Johnson appealed his conviction and said his lawyer had been ineffective for failing to object to a detective’s testimony that another witness — who did not testify, and who could not be cross-examined — had also identified Johnson as the shooter.

In 2022, Mason — then assigned to the district attorney’s Federal Litigation Unit — agreed, writing in court documents that the detective’s testimony was improper and had “tipped the scales” toward a conviction.

She also said the office had discovered problems or inconsistencies with testimony from other key witnesses, and asked a federal magistrate judge to recommend that the conviction be thrown out.

“The case against Johnson was not overwhelming from the outset and his counsel was constitutionally ineffective,” Mason wrote. “The post-trial investigation unearthed additional factors that highlight weaknesses in the prosecution and confirm a low level of confidence in the outcome of Johnson’s trial.”

The magistrate, Judge Lynne A. Sitarski, agreed with Mason and recommended that Johnson’s conviction be overturned. Still, her decision was not binding.

Diamond, the district court judge, was the one with the power to reverse Johnson’s conviction. And he did not seem inclined to accept the assertions made in Mason’s briefing.

‘Material misstatements’ in court documents

Last month, Diamond scheduled an evidentiary hearing at which he ordered all of the witnesses who testified against Johnson to take the stand in his courtroom and testify again.

Prosecutors from the district attorney’s Law Division said they then began working with Mason to prepare for the proceeding. But as they did, they said in their motion, they discovered that Mason’s filings “contained material misstatements” about the case.

Most of the issues concerned ways in which they said Mason characterized witness testimony at trial. In one example, prosecutors said Mason wrote that a key eyewitness “did not visually identify Johnson” as the shooter while on the witness stand.

But the trial transcript shows that the witness did so “repeatedly,” prosecutors said, and the witness also said he’d “known Johnson for at least five or six years.”

That issue and several others led the Law Division staffers to conclude that the office’s earlier filing seeking to undo the conviction was flawed — and they also concluded that the case against Johnson was stronger than Mason contended, and that “relief on Johnson’s claim was not warranted.”

It remains unclear what Diamond might do in the case, or how it might affect any of the lawyers involved.

Johnson’s fate is also unclear.

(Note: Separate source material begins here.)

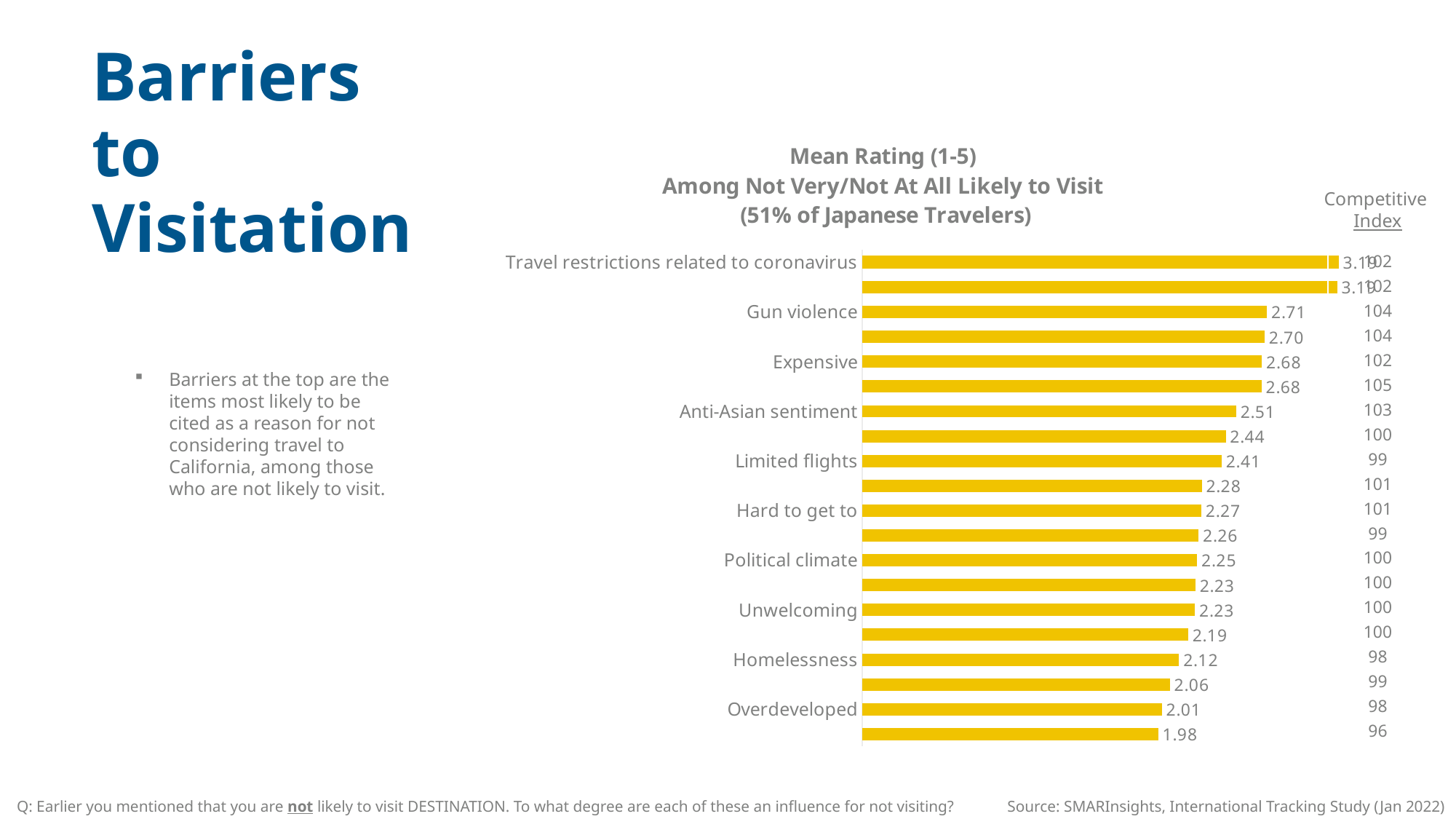
What is the mean rating for Expensive? 2.68 What kind of chart is shown on the slide? Bar chart What is the mean rating for Anti-Asian sentiment? 2.51 What is the Competitive Index value shown for Gun violence? 104 What is the difference between the mean ratings for Homelessness and Overdeveloped? 0.11 What is the mean rating for Gun violence? 2.71 Which has a higher mean rating, Gun violence or Homelessness? Gun violence What is the mean rating for Limited flights? 2.41 What is the difference between the mean ratings for Anti-Asian sentiment and Limited flights? 0.10 Do the mean ratings increase or decrease from the top bar to the bottom bar? Decrease What is the mean rating for Overdeveloped? 2.01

One of his lawyers, Nilam Sanghvi of the Pennsylvania Innocence Project, said she and her colleagues will continue advocating for his freedom.

“We believe in Dennis Johnson’s innocence, and that Magistrate Judge Sitarski’s recommendation that Dennis receive habeas relief based on the violation of his constitutional rights is thorough and well-reasoned,” Sanghvi said.

The evidentiary hearing currently remains scheduled to take place in July.